(Task) Copy out every one of the rows below word for word, keeping each line as it stands.

********************

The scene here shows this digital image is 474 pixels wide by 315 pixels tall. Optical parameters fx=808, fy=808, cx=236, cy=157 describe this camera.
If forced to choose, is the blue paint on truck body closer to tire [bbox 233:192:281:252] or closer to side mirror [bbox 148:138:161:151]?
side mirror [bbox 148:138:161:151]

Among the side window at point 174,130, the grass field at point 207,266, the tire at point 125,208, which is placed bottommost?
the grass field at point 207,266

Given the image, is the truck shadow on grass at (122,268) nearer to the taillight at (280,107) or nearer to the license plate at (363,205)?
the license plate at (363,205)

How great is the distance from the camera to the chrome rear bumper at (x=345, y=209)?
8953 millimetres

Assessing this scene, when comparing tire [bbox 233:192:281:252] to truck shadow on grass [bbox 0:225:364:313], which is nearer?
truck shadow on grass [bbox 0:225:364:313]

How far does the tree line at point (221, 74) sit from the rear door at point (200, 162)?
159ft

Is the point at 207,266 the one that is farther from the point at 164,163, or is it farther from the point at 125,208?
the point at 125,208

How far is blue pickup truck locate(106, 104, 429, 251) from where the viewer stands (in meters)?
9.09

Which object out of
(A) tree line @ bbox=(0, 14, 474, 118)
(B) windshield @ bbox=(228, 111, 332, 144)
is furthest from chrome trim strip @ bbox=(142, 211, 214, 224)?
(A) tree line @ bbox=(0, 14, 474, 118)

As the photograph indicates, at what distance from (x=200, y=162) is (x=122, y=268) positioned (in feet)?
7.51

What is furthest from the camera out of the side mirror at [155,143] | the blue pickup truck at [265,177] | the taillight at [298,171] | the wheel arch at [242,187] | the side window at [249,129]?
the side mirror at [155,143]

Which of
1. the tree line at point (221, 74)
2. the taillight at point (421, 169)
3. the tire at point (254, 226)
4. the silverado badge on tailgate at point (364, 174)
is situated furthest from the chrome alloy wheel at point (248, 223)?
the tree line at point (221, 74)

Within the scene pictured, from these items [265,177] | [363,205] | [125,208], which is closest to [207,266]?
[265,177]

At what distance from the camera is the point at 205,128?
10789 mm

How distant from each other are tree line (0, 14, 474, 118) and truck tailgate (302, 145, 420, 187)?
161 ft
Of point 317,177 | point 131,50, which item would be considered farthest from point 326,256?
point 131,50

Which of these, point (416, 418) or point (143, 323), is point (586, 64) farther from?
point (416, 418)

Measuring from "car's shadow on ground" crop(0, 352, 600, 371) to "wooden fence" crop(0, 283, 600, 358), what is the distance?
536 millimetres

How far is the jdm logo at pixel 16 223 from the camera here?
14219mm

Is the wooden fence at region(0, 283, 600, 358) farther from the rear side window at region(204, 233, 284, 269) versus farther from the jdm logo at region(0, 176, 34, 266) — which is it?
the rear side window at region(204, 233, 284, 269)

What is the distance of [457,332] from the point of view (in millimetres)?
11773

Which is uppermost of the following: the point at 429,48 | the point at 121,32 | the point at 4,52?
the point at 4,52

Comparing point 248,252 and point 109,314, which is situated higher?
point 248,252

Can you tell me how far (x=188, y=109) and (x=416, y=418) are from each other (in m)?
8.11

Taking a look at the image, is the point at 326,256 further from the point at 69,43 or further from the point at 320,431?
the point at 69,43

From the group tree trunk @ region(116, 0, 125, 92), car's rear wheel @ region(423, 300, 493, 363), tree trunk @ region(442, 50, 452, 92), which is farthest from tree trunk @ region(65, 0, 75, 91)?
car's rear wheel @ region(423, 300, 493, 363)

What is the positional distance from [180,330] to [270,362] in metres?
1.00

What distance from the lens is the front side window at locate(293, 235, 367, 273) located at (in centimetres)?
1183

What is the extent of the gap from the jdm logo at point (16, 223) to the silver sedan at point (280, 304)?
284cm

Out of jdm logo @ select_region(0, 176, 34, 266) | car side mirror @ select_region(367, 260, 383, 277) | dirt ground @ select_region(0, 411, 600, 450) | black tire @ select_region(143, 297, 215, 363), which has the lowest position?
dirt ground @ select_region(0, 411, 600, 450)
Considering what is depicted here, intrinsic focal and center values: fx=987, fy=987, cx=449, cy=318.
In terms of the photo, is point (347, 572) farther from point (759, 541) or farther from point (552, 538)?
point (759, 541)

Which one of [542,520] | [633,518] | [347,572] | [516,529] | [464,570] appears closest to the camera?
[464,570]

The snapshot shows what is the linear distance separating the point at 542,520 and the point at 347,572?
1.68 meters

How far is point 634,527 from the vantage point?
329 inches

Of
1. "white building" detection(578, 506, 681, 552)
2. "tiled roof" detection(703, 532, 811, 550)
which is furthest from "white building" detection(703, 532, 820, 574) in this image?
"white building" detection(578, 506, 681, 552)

********************

(Expected output)
The scene here shows this digital image is 474 pixels wide by 315 pixels tall. Optical parameters fx=808, fy=808, cx=236, cy=157 describe this camera.
If forced to choose, is the blue paint on truck body closer to tire [bbox 233:192:281:252] or closer to side mirror [bbox 148:138:161:151]?
side mirror [bbox 148:138:161:151]

Among the side window at point 174,130, the grass field at point 207,266, the tire at point 125,208, which is placed bottommost?
the grass field at point 207,266

Given the image, is the truck shadow on grass at (122,268) nearer to the taillight at (280,107) or nearer to the license plate at (363,205)?
the license plate at (363,205)

How great is the distance from the camera to the chrome rear bumper at (x=345, y=209)?
8953 millimetres

Assessing this scene, when comparing tire [bbox 233:192:281:252] to truck shadow on grass [bbox 0:225:364:313], which is nearer?
truck shadow on grass [bbox 0:225:364:313]

How far does the tree line at point (221, 74) sit from the rear door at point (200, 162)?
159ft

Is the point at 207,266 the one that is farther from the point at 164,163, or is it farther from the point at 125,208?
the point at 125,208

How far is blue pickup truck locate(106, 104, 429, 251) from where the viewer stands (in meters)?
9.09

Which object out of
(A) tree line @ bbox=(0, 14, 474, 118)
(B) windshield @ bbox=(228, 111, 332, 144)
is furthest from chrome trim strip @ bbox=(142, 211, 214, 224)?
(A) tree line @ bbox=(0, 14, 474, 118)

As the photograph indicates, at what distance from (x=200, y=162) is (x=122, y=268) positioned (in feet)?
7.51

What is furthest from the camera out of the side mirror at [155,143] | the blue pickup truck at [265,177] | the taillight at [298,171] | the wheel arch at [242,187] | the side window at [249,129]?
the side mirror at [155,143]

Which of
1. the tree line at point (221, 74)
2. the taillight at point (421, 169)
3. the tire at point (254, 226)
4. the silverado badge on tailgate at point (364, 174)
is situated furthest from the chrome alloy wheel at point (248, 223)?
the tree line at point (221, 74)

Within the scene pictured, from these items [265,177] | [363,205] | [125,208], which is closest to [207,266]?
[265,177]

At what distance from the camera is the point at 205,128?
10789 mm

How distant from each other are tree line (0, 14, 474, 118) and truck tailgate (302, 145, 420, 187)?
161 ft
Of point 317,177 | point 131,50, which item would be considered farthest from point 326,256?
point 131,50

Which of these, point (416, 418) or point (143, 323), is point (586, 64) farther from?
point (416, 418)

Measuring from "car's shadow on ground" crop(0, 352, 600, 371) to "wooden fence" crop(0, 283, 600, 358), what is the distance?
536 millimetres

How far is the jdm logo at pixel 16 223 from the camera here?
14219mm

Is the wooden fence at region(0, 283, 600, 358) farther from the rear side window at region(204, 233, 284, 269) versus farther from the jdm logo at region(0, 176, 34, 266) — which is it?
the rear side window at region(204, 233, 284, 269)

What is the distance of [457,332] from the point of view (in millimetres)?
11773

Which is uppermost of the following: the point at 429,48 | the point at 121,32 | the point at 4,52?
the point at 4,52

Comparing point 248,252 and point 109,314, which is situated higher?
point 248,252

Can you tell me how far (x=188, y=109) and (x=416, y=418) are from each other (in m)?
8.11

Taking a look at the image, is the point at 326,256 further from the point at 69,43 or further from the point at 320,431?
the point at 69,43

From the group tree trunk @ region(116, 0, 125, 92), car's rear wheel @ region(423, 300, 493, 363), tree trunk @ region(442, 50, 452, 92), which is farthest from tree trunk @ region(65, 0, 75, 91)?
car's rear wheel @ region(423, 300, 493, 363)

What is the positional distance from [180,330] to [270,362] in metres?
1.00

What distance from the lens is the front side window at locate(293, 235, 367, 273) located at (in centimetres)?
1183

What is the extent of the gap from the jdm logo at point (16, 223) to the silver sedan at point (280, 304)?
284cm

Out of jdm logo @ select_region(0, 176, 34, 266) | car side mirror @ select_region(367, 260, 383, 277) | dirt ground @ select_region(0, 411, 600, 450) | black tire @ select_region(143, 297, 215, 363), which has the lowest position?
dirt ground @ select_region(0, 411, 600, 450)
Considering what is depicted here, intrinsic focal and center values: fx=987, fy=987, cx=449, cy=318.
In terms of the photo, is point (347, 572) farther from point (759, 541) or farther from point (552, 538)?
point (759, 541)

Which one of [542,520] | [633,518] | [347,572] | [516,529] | [464,570] appears closest to the camera?
[464,570]

The snapshot shows what is the linear distance separating the point at 542,520 and the point at 347,572?
1.68 meters

How far is point 634,527 from the vantage point?
329 inches

Of
1. "white building" detection(578, 506, 681, 552)
2. "tiled roof" detection(703, 532, 811, 550)
which is furthest from "white building" detection(703, 532, 820, 574) in this image?
"white building" detection(578, 506, 681, 552)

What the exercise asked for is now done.